--- begin PASSAGE TO READ ---

The things you can learn reading a comment thread.

So, Chemjobber (whose blog focuses on “[q]uantifying the chemistry job market” and “helping chemists find jobs somehow”) wrote an interesting post on the supply/demand mismatch when it comes to chemistry Ph.D.s and how this might affect a person’s rational deliberations about whether it’s worth the gamble to pursue a chemistry Ph.D.

That post got me thinking (as good posts do), and I posted some of my thoughts about what we (in a sort of societal-level “we” that at least includes chemists and chemical educators, broadly construed, but that might also encompass higher education types and even society as a whole) might want to do about this supply/demand mismatch, and about how what we think we should do is probably connected to how we think about the point of education in the first place.

My post got Farked.

I went and read the comments. (I know, who does that?)

There, I learned:

1. Putting up a blog post that includes some typos (or maybe they were artifacts from the voice recognition software) means that your Ph.D. should probably be revoked. Immediately!

--- end PASSAGE TO READ ---
--- begin PROVIDED RECORDS ---

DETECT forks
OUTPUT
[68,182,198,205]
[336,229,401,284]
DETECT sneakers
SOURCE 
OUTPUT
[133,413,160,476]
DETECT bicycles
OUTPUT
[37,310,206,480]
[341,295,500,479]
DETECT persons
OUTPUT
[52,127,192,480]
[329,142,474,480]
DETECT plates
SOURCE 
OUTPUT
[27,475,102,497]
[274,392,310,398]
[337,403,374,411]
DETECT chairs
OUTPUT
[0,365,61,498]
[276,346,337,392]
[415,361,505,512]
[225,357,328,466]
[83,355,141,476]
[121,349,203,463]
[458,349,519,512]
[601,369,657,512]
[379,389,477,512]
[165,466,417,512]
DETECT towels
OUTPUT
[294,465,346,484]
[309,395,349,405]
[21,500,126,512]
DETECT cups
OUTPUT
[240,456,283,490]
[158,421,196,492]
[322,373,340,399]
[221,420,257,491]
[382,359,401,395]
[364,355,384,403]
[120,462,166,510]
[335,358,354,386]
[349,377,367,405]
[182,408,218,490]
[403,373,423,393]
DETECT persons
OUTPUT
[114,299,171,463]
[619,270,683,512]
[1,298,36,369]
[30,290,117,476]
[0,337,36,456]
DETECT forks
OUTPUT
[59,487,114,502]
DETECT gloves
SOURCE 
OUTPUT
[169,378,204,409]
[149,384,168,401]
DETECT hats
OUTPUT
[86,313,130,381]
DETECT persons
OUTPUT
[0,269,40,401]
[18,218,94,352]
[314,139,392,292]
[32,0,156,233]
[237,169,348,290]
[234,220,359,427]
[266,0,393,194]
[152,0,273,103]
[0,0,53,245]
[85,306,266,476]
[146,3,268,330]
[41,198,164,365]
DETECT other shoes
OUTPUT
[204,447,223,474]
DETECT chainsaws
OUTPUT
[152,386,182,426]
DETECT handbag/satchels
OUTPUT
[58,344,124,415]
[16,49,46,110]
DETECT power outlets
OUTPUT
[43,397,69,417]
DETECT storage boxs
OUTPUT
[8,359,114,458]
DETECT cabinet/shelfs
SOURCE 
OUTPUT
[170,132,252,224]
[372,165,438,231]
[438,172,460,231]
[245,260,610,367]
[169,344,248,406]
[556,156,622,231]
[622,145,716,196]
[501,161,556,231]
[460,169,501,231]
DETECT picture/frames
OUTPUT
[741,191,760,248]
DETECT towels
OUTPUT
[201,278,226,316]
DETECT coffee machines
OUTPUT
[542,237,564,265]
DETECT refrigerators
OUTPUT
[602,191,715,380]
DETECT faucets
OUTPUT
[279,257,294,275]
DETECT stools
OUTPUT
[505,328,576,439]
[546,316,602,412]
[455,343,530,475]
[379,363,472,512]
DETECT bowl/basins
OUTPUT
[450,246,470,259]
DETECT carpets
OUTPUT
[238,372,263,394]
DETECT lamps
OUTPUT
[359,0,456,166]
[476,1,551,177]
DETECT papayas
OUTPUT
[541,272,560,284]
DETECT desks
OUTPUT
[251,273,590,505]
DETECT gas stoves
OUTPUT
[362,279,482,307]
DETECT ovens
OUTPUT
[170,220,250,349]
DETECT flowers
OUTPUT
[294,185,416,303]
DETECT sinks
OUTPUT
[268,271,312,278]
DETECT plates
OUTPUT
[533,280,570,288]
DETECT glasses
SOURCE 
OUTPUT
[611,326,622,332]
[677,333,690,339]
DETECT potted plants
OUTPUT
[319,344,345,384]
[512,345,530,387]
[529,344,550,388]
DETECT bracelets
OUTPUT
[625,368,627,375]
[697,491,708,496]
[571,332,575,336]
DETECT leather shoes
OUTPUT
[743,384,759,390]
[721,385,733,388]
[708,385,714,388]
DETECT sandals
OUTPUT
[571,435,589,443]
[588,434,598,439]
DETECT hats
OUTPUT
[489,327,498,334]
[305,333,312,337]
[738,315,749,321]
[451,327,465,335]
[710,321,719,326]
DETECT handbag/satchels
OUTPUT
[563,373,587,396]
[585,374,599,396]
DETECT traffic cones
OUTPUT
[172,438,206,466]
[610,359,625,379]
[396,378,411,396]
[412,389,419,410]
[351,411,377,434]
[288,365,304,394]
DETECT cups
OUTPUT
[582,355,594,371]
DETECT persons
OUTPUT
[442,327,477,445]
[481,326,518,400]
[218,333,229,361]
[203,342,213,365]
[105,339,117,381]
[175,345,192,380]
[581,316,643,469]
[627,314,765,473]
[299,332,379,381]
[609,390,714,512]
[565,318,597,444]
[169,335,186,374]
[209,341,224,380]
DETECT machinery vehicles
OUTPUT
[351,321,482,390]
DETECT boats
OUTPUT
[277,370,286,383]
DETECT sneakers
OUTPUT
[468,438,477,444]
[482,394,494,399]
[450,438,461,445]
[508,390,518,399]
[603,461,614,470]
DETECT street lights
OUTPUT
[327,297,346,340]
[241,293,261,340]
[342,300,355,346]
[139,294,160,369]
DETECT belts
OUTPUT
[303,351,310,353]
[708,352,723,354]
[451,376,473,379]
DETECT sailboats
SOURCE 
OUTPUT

--- end PROVIDED RECORDS ---

• [STATED GOAL]:
Rewrite the comment-thread post from "So, Chemjobber (whose" up to and including "the first place.", changing "mismatch" to "imbalance" throughout.

• [ANSWER FOR THIS EXERCISE]:
So, Chemjobber (whose blog focuses on “[q]uantifying the chemistry job market” and “helping chemists find jobs somehow”) wrote an interesting post on the supply/demand imbalance when it comes to chemistry Ph.D.s and how this might affect a person’s rational deliberations about whether it’s worth the gamble to pursue a chemistry Ph.D.

That post got me thinking (as good posts do), and I posted some of my thoughts about what we (in a sort of societal-level “we” that at least includes chemists and chemical educators, broadly construed, but that might also encompass higher education types and even society as a whole) might want to do about this supply/demand imbalance, and about how what we think we should do is probably connected to how we think about the point of education in the first place.